Alınan metin>
* * *

De ki: ey insanlar! Haberiniz olsun ben size, sizin hepinize Allah’ın Resulüyüm, o Allah ki bütün semâvat-ü arzın mülkü onun, ondan başka ilâh yok, hem diriltir hem öldürür, onun için gelin iman edin Allah’a ve Resulü’ne, Allah’a ve Allah’ın bütün kelimatına iman getiren o ümmî Peygamber’e, ve ittibâ edin ona ki bu hidâyete erebilesiniz.

— Elmalılı Hamdi Yazır

وَمِن قَوْمِ مُوسَىٰٓ أُمَّةٌ يَهْدُونَ بِٱلْحَقِّ وَبِهِۦ يَعْدِلُونَ ﴿١٥٩

Evet, Musâ’nın kavminden bir ümmet de var ki hakka irşad ederler ve onunla adalet yaparlar.

* * *

Görev yönergesi> Ayet mealinden "وَمِن قَوْمِ مُوسَىٰٓ" ile "onunla adalet yaparlar." arasındaki kısmı, bu iki ifade de dahil olmak üzere alıntılayın.

Verilen öğeler>

* * *

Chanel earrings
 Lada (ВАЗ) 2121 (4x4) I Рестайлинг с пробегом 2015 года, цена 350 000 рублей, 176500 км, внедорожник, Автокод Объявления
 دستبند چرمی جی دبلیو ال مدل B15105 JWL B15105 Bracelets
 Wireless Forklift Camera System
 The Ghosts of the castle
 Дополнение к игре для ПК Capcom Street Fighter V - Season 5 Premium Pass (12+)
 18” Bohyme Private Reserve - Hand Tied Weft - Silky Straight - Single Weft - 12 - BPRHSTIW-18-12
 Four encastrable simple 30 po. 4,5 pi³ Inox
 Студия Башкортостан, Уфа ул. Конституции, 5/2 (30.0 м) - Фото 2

* * *

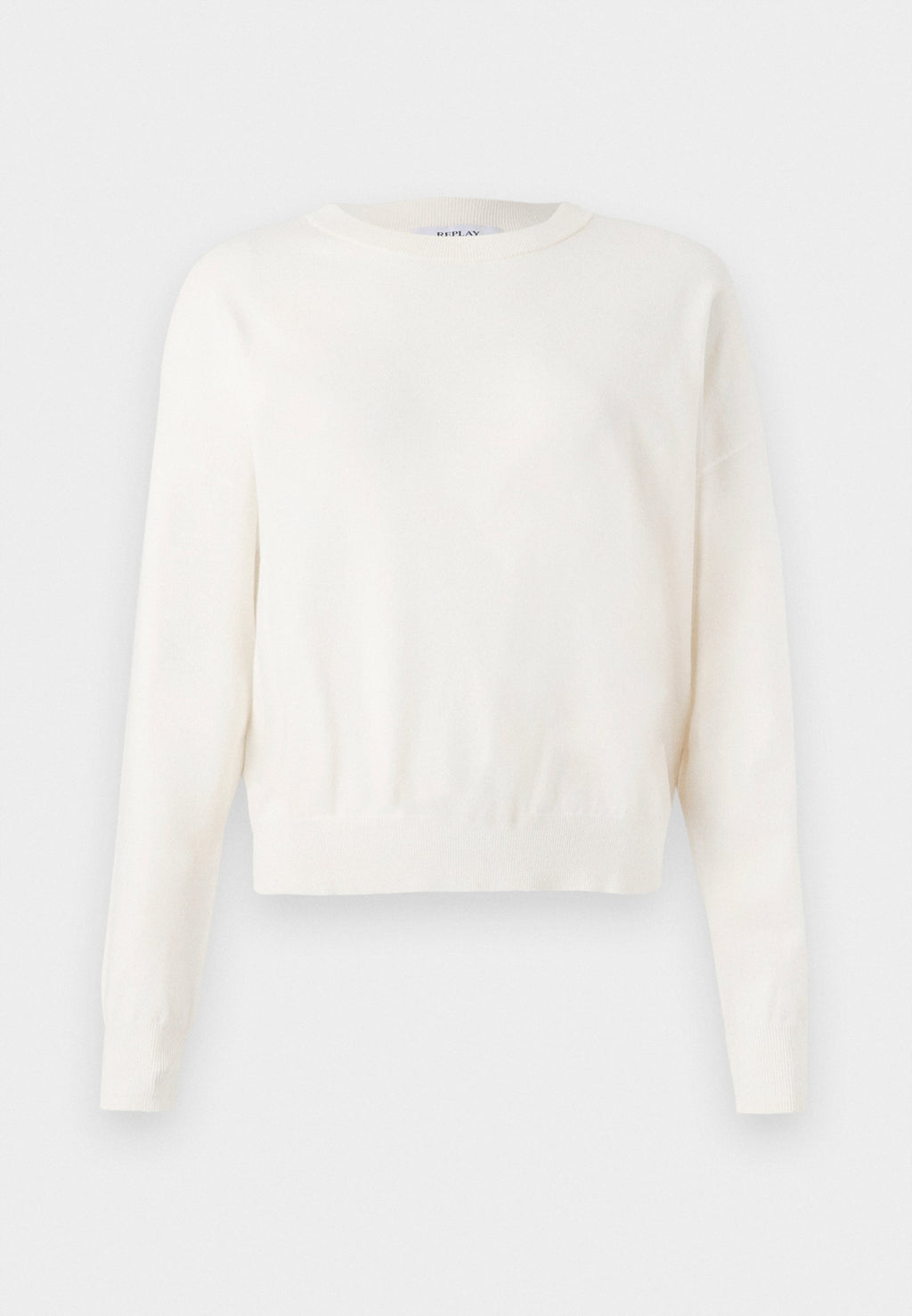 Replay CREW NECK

* * *

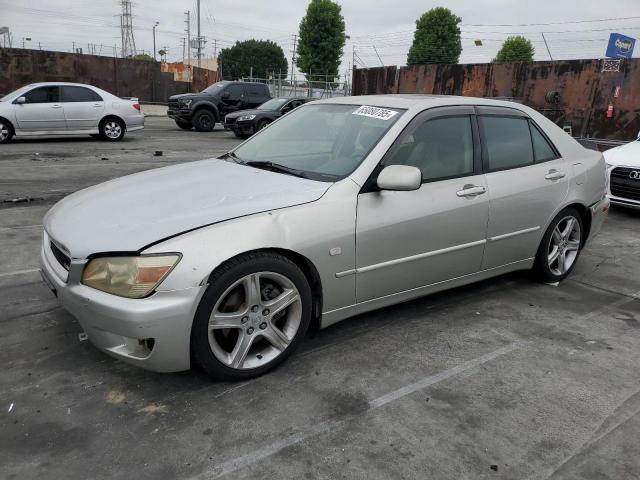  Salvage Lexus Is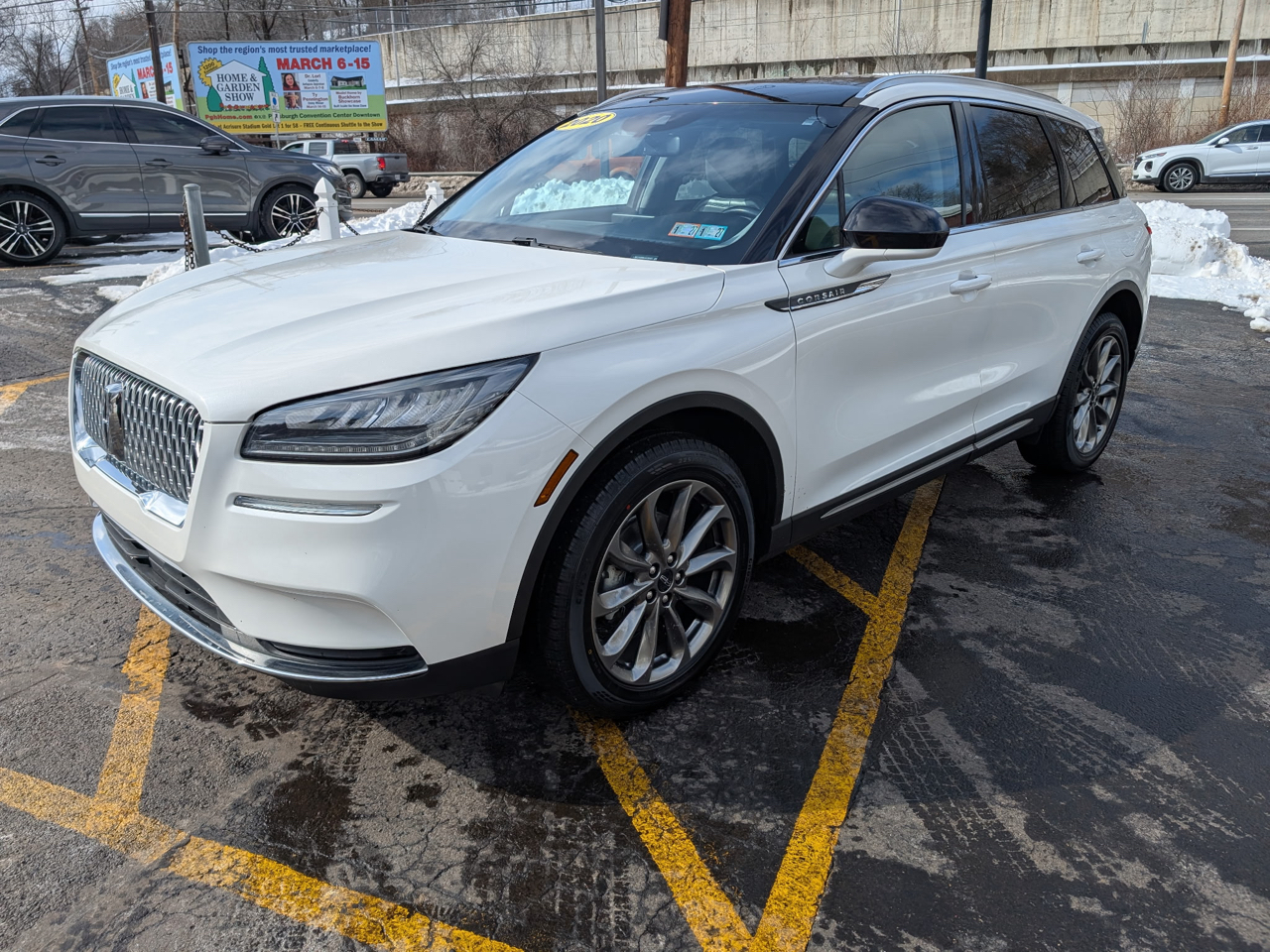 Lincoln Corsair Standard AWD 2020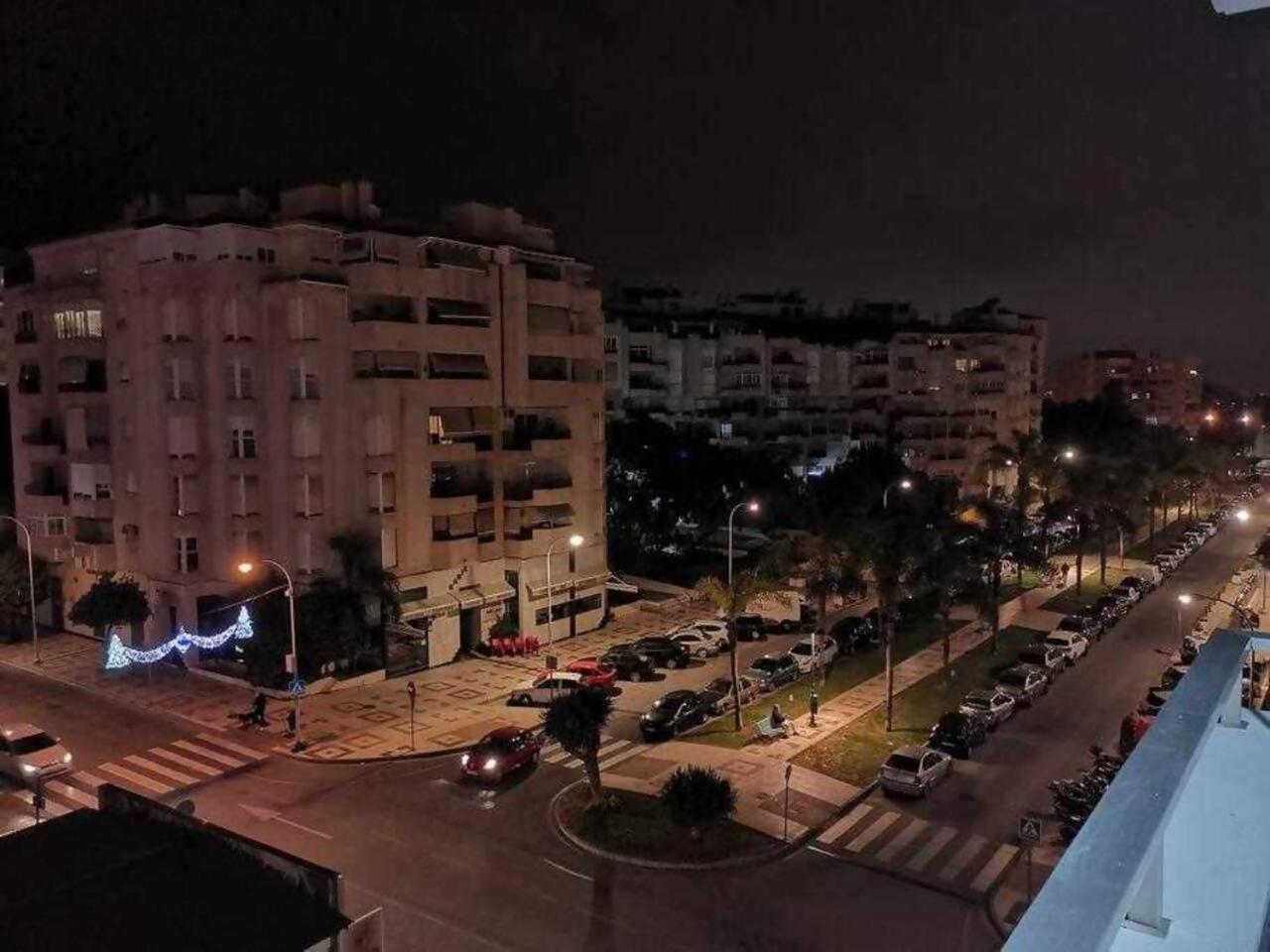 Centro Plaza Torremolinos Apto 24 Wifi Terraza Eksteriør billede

* * *

Görevin cevabı>
وَمِن قَوْمِ مُوسَىٰٓ أُمَّةٌ يَهْدُونَ بِٱلْحَقِّ وَبِهِۦ يَعْدِلُونَ ﴿١٥٩

Evet, Musâ’nın kavminden bir ümmet de var ki hakka irşad ederler ve onunla adalet yaparlar.